→ **STATED PROBLEM**: Rewrite all of the material below with each "caterpillar" swapped for "beetle" and nothing else changed, and leave the pictures out of your answer.

→ **SUPPLIED DATA**:
'''

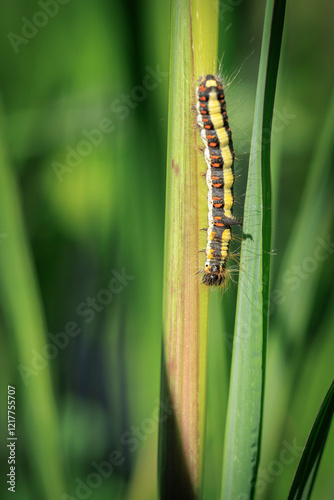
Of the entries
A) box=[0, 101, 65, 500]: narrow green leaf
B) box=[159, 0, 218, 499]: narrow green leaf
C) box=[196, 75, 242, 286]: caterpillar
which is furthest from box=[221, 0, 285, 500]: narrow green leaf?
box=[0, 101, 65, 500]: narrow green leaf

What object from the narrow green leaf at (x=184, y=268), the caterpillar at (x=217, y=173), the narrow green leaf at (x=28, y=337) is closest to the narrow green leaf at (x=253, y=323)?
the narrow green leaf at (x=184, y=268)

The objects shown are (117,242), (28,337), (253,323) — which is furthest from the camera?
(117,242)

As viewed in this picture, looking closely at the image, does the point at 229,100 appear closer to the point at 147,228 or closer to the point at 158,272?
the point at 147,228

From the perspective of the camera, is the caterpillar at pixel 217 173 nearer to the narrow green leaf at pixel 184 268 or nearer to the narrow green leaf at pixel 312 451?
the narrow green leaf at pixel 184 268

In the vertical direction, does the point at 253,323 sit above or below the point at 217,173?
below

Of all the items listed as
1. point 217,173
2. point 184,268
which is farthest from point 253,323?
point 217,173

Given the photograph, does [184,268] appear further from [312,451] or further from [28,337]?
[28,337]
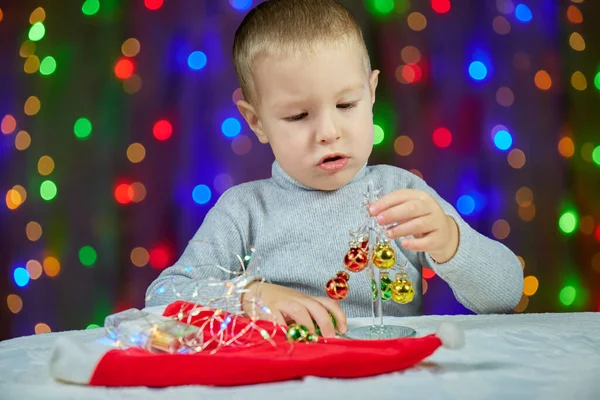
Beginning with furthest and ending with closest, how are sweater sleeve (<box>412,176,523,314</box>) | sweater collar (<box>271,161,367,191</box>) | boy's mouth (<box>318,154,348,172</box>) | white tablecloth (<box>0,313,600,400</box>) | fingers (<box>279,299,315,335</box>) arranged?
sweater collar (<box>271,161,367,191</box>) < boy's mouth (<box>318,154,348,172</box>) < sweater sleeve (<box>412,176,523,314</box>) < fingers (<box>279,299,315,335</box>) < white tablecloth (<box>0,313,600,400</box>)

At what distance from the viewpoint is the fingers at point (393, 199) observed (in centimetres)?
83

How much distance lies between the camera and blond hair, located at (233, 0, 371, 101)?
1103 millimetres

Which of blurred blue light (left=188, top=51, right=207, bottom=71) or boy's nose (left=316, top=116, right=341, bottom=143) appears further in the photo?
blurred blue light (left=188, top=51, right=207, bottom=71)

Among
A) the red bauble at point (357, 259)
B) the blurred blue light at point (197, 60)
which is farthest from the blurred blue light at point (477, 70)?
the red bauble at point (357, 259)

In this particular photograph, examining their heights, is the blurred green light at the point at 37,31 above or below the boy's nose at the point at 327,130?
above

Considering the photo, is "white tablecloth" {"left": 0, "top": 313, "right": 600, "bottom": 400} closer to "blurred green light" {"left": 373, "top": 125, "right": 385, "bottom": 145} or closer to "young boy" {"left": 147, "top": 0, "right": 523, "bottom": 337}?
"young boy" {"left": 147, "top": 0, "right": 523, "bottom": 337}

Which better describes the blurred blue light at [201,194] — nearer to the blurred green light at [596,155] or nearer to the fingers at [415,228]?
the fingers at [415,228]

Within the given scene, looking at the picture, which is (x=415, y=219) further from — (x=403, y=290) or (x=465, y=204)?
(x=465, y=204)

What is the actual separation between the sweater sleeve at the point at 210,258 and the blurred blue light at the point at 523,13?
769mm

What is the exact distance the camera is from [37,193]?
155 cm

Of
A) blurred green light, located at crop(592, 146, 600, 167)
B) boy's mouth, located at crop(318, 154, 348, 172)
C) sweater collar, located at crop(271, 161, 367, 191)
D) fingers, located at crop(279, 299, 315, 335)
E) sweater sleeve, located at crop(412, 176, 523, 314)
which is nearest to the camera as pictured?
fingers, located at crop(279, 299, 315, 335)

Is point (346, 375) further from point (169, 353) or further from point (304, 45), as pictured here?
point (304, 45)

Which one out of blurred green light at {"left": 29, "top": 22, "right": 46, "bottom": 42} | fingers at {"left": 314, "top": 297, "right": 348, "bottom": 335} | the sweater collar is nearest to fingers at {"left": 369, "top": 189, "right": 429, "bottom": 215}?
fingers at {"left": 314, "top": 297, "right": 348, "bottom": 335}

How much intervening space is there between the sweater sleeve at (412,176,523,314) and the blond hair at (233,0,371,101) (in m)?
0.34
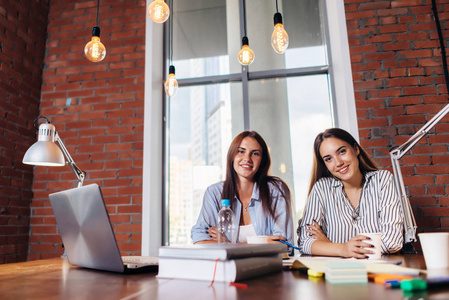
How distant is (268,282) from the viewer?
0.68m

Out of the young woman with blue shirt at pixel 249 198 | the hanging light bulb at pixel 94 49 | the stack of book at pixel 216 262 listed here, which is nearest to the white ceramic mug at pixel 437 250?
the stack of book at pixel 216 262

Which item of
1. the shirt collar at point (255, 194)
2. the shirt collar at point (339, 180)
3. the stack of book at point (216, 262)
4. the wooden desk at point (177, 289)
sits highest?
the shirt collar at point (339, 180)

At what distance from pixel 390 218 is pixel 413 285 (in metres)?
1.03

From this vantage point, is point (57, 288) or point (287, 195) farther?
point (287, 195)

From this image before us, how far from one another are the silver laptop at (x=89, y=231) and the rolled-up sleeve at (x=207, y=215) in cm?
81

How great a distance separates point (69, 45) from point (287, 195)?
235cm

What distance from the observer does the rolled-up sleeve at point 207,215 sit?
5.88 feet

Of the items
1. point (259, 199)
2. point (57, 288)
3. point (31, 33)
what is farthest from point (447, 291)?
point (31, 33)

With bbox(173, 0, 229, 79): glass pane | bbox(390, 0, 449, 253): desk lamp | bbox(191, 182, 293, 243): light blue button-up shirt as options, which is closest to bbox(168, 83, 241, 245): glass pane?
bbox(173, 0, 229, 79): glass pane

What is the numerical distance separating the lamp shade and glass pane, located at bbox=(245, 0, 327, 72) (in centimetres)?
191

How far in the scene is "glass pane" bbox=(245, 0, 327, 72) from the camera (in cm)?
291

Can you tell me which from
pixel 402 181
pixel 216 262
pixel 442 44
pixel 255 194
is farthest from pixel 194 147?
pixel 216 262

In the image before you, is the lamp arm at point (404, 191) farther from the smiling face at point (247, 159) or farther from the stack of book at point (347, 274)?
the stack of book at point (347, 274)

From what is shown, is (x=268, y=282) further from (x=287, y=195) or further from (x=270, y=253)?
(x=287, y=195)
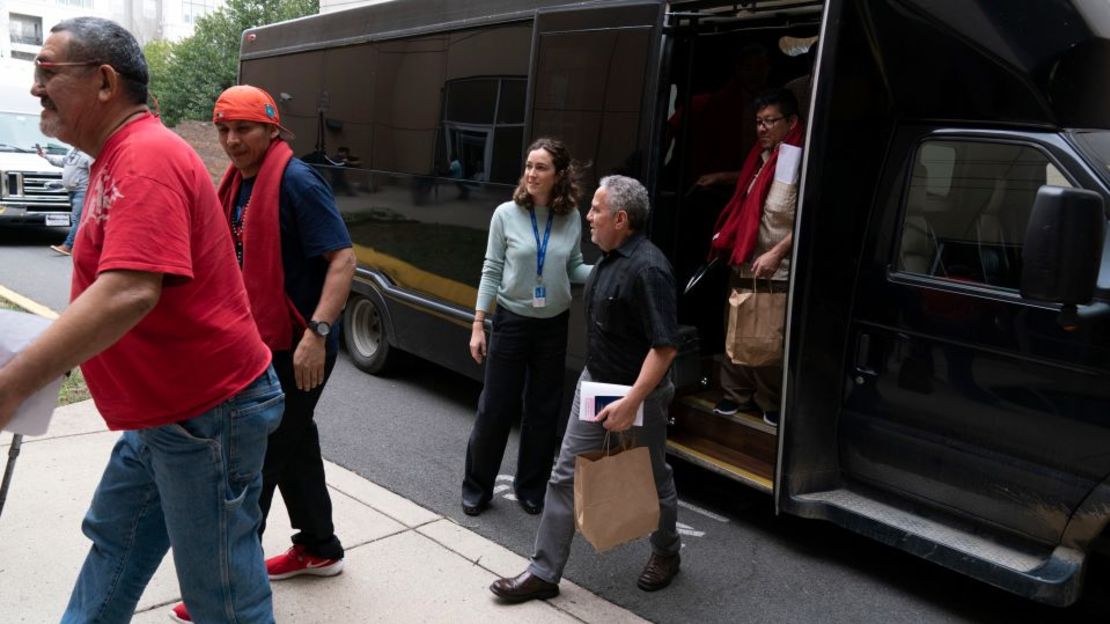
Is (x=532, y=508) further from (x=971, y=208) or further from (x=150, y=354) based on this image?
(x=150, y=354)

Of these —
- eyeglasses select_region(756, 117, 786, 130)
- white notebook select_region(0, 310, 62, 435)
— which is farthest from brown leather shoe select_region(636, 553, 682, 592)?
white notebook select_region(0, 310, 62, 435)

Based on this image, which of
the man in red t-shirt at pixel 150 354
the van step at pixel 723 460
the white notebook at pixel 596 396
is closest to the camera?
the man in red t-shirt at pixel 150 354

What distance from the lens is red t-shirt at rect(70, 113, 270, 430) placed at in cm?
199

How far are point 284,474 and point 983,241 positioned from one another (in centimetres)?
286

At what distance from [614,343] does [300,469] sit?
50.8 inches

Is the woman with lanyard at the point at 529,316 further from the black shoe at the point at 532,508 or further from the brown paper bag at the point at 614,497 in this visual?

'''

→ **EXPECTED ANSWER**:
Of the entries
A) box=[0, 101, 65, 500]: narrow green leaf
B) box=[159, 0, 218, 499]: narrow green leaf
C) box=[196, 75, 242, 286]: beetle
which is furthest from box=[221, 0, 285, 500]: narrow green leaf?
box=[0, 101, 65, 500]: narrow green leaf

What object from the narrow green leaf at (x=184, y=268), the beetle at (x=217, y=173), the narrow green leaf at (x=28, y=337) is closest to the narrow green leaf at (x=253, y=323)?
the narrow green leaf at (x=184, y=268)

The objects shown are (117,242), (28,337), (253,323) — which is furthest from the camera?
(117,242)

As viewed in this picture, looking closely at the image, does the point at 229,100 appear closer to the point at 147,228 or closer to the point at 158,272?
the point at 147,228

From the perspective of the camera, is the beetle at pixel 217 173 nearer to the narrow green leaf at pixel 184 268 or nearer to the narrow green leaf at pixel 312 451?
the narrow green leaf at pixel 184 268

In the vertical direction, does the point at 253,323 sit above or below the point at 217,173?
below

Of all the items listed as
1. point 217,173
2. point 184,268
which is farthest from point 253,323?
point 217,173

Given the photograph, does [184,268] appear further from [312,451] or further from [28,337]?
[28,337]
Beginning with furthest and ending with closest, how are sweater sleeve (<box>412,176,523,314</box>) | sweater collar (<box>271,161,367,191</box>) | boy's mouth (<box>318,154,348,172</box>) | white tablecloth (<box>0,313,600,400</box>) | fingers (<box>279,299,315,335</box>) arranged?
sweater collar (<box>271,161,367,191</box>) < boy's mouth (<box>318,154,348,172</box>) < sweater sleeve (<box>412,176,523,314</box>) < fingers (<box>279,299,315,335</box>) < white tablecloth (<box>0,313,600,400</box>)

At what distance from the viewpoint is the fingers at point (393, 199) observed (in centimetres)?
83

How much distance lies between the camera and blond hair, located at (233, 0, 371, 101)?
1103 millimetres

Which of blurred blue light (left=188, top=51, right=207, bottom=71) or boy's nose (left=316, top=116, right=341, bottom=143) appears further in the photo?
blurred blue light (left=188, top=51, right=207, bottom=71)

Among
A) the red bauble at point (357, 259)
B) the blurred blue light at point (197, 60)
which is farthest from the blurred blue light at point (477, 70)?
the red bauble at point (357, 259)

In this particular photograph, examining their heights, is the blurred green light at the point at 37,31 above or below the boy's nose at the point at 327,130?
above

Considering the photo, is "white tablecloth" {"left": 0, "top": 313, "right": 600, "bottom": 400} closer to "blurred green light" {"left": 373, "top": 125, "right": 385, "bottom": 145} or closer to "young boy" {"left": 147, "top": 0, "right": 523, "bottom": 337}?
"young boy" {"left": 147, "top": 0, "right": 523, "bottom": 337}

Which better describes the blurred blue light at [201,194] — nearer to the blurred green light at [596,155] or nearer to the fingers at [415,228]?
the fingers at [415,228]

Within the given scene, looking at the picture, which is (x=415, y=219) further from — (x=403, y=290) or (x=465, y=204)?
(x=465, y=204)

What is the actual separation between the sweater sleeve at the point at 210,258 and the blurred blue light at the point at 523,13?
769mm

What is the exact distance the camera is from [37,193]?
155 cm

Of
A) blurred green light, located at crop(592, 146, 600, 167)
B) boy's mouth, located at crop(318, 154, 348, 172)
C) sweater collar, located at crop(271, 161, 367, 191)
D) fingers, located at crop(279, 299, 315, 335)
E) sweater sleeve, located at crop(412, 176, 523, 314)
which is nearest to the camera as pictured?
fingers, located at crop(279, 299, 315, 335)

Is point (346, 375) further from point (169, 353) or further from point (304, 45), as pictured here?
point (304, 45)

Which one out of blurred green light at {"left": 29, "top": 22, "right": 46, "bottom": 42} | fingers at {"left": 314, "top": 297, "right": 348, "bottom": 335} | the sweater collar is nearest to fingers at {"left": 369, "top": 189, "right": 429, "bottom": 215}?
fingers at {"left": 314, "top": 297, "right": 348, "bottom": 335}

How much intervening space is there between the sweater sleeve at (412,176,523,314) and the blond hair at (233,0,371,101) (in m)?
0.34
How distant is (268,282) from the viewer?
0.68m

Out of the young woman with blue shirt at pixel 249 198 | the hanging light bulb at pixel 94 49 | the stack of book at pixel 216 262 listed here, which is nearest to the white ceramic mug at pixel 437 250?
the stack of book at pixel 216 262

Which item of
1. the shirt collar at point (255, 194)
2. the shirt collar at point (339, 180)
3. the stack of book at point (216, 262)
4. the wooden desk at point (177, 289)
sits highest?
the shirt collar at point (339, 180)

At what distance from pixel 390 218 is pixel 413 285 (in metres)?
1.03

From this vantage point, is point (57, 288) or point (287, 195) farther?
point (287, 195)

From this image before us, how far from one another are the silver laptop at (x=89, y=231) and the rolled-up sleeve at (x=207, y=215) in cm?
81

How great a distance separates point (69, 45) from point (287, 195)?
235cm

What distance from the observer does the rolled-up sleeve at point 207,215 sit?
5.88 feet

Of the items
1. point (259, 199)
2. point (57, 288)
3. point (31, 33)
what is farthest from point (447, 291)?
point (31, 33)

With bbox(173, 0, 229, 79): glass pane | bbox(390, 0, 449, 253): desk lamp | bbox(191, 182, 293, 243): light blue button-up shirt as options, which is closest to bbox(168, 83, 241, 245): glass pane?
bbox(173, 0, 229, 79): glass pane

What is the numerical distance separating the lamp shade and glass pane, located at bbox=(245, 0, 327, 72) (in centimetres)?
191

How far in the scene is "glass pane" bbox=(245, 0, 327, 72) from the camera (in cm)?
291

Can you tell me which from
pixel 402 181
pixel 216 262
pixel 442 44
pixel 255 194
is farthest from pixel 194 147?
pixel 216 262

In the image before you, is the lamp arm at point (404, 191) farther from the smiling face at point (247, 159) or farther from the stack of book at point (347, 274)?
the stack of book at point (347, 274)

From what is shown, is (x=268, y=282) further from (x=287, y=195) or further from (x=270, y=253)?
(x=287, y=195)
Is (x=532, y=508) further from (x=971, y=208) or further from (x=150, y=354) based on this image?
(x=150, y=354)

Of these —
- eyeglasses select_region(756, 117, 786, 130)
- white notebook select_region(0, 310, 62, 435)
— which is farthest from brown leather shoe select_region(636, 553, 682, 592)?
white notebook select_region(0, 310, 62, 435)

Based on this image, which of
the man in red t-shirt at pixel 150 354
the van step at pixel 723 460
the white notebook at pixel 596 396
is closest to the camera?
the man in red t-shirt at pixel 150 354

What distance from the lens is red t-shirt at rect(70, 113, 270, 430) placed at in cm?
199

How far are point 284,474 and point 983,241 positioned from one another (in centimetres)?
286

At what distance from [614,343] does [300,469] sit?
50.8 inches

Is the woman with lanyard at the point at 529,316 further from the black shoe at the point at 532,508 or further from the brown paper bag at the point at 614,497 in this visual?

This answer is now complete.